• _Problem description_:
Beginning with the line containing "Adidas Wind Pants", give every line again exactly as it is, ending with the last line of the entries.

• _Source data_:
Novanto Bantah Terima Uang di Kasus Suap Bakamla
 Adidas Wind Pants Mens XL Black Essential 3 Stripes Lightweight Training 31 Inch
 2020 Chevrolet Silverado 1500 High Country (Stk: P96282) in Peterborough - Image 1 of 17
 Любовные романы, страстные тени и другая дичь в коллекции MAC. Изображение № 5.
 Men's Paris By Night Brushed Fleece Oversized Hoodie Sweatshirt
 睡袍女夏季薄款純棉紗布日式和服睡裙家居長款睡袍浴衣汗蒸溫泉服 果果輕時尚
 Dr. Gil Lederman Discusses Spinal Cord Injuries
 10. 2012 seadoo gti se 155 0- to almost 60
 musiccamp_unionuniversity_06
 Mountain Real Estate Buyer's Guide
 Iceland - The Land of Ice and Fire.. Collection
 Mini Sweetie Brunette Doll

• _Answer to this exercise_:
 Adidas Wind Pants Mens XL Black Essential 3 Stripes Lightweight Training 31 Inch
 2020 Chevrolet Silverado 1500 High Country (Stk: P96282) in Peterborough - Image 1 of 17
 Любовные романы, страстные тени и другая дичь в коллекции MAC. Изображение № 5.
 Men's Paris By Night Brushed Fleece Oversized Hoodie Sweatshirt
 睡袍女夏季薄款純棉紗布日式和服睡裙家居長款睡袍浴衣汗蒸溫泉服 果果輕時尚
 Dr. Gil Lederman Discusses Spinal Cord Injuries
 10. 2012 seadoo gti se 155 0- to almost 60
 musiccamp_unionuniversity_06
 Mountain Real Estate Buyer's Guide
 Iceland - The Land of Ice and Fire.. Collection
 Mini Sweetie Brunette Doll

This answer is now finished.